Key machinery orders dropped a sharper than expected 7.1 percent in December to ¥733.2 billion, the first decline in two months, affected by weakness in some technology sectors, government data showed.
Core private-sector orders, excluding those for ships and from utilities, marked a downturn following a strong 14.8 percent expansion of in November, the data showed Thursday.
The seasonally adjusted figure for orders, an indicator of future capital spending by companies, logged a 5 percent fall, also weaker than market forecasts.
Analysts said the contraction was due largely to a reaction to the previous month’s gains.
“Machinery orders are well known for being volatile.

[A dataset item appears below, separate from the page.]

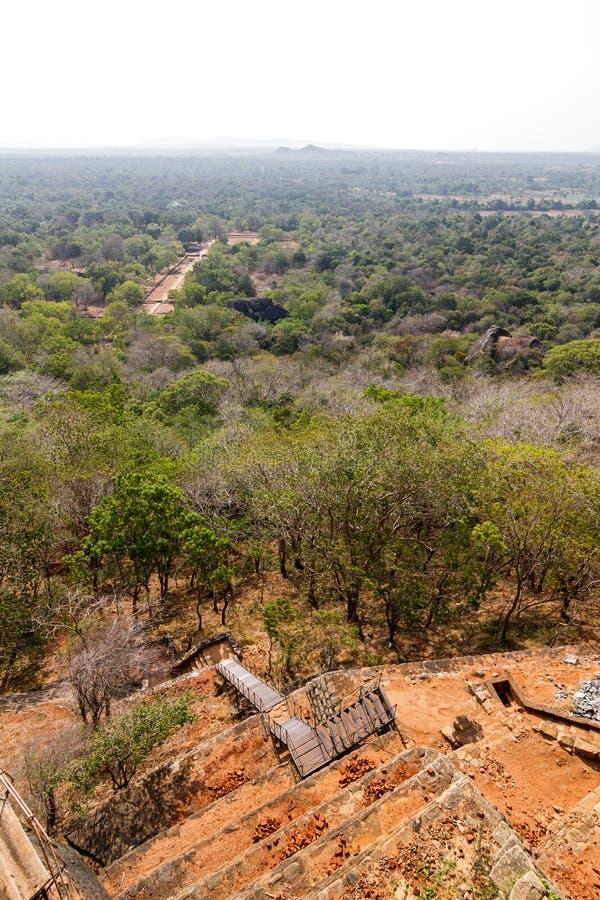 Download Sikt Från Sigiriya Lions Slott För Rock Fotografering för Bildbyråer - Bild av landmark, lion: 27281473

Since the (March 11) earthquake, the timing of receiving orders has been more variable and therefore the volatility seems accelerated,” said Lee Chi Woong, an economist at Goldman Sachs Japan Co.
The Cabinet Office maintained its basic assessment, saying machinery orders are “seesawing.”
Orders from manufacturing sectors fell 7.1 percent to ¥314.2 billion, while those from nonmanufacturers slid 6.0 percent to ¥413.1 billion.
Electric machinery makers marked a 19.8 percent fall, leading a wider decline in technology sectors due to the recent slowdown in Japanese exports. The yen’s appreciation and the gloomier outlook for the global economy amid the sovereign debt crisis in Europe has put the nation’s exporters in a bind.
General machinery makers fell 5.5 percent and manufacturers of telecommunications equipment dropped 18.2 percent.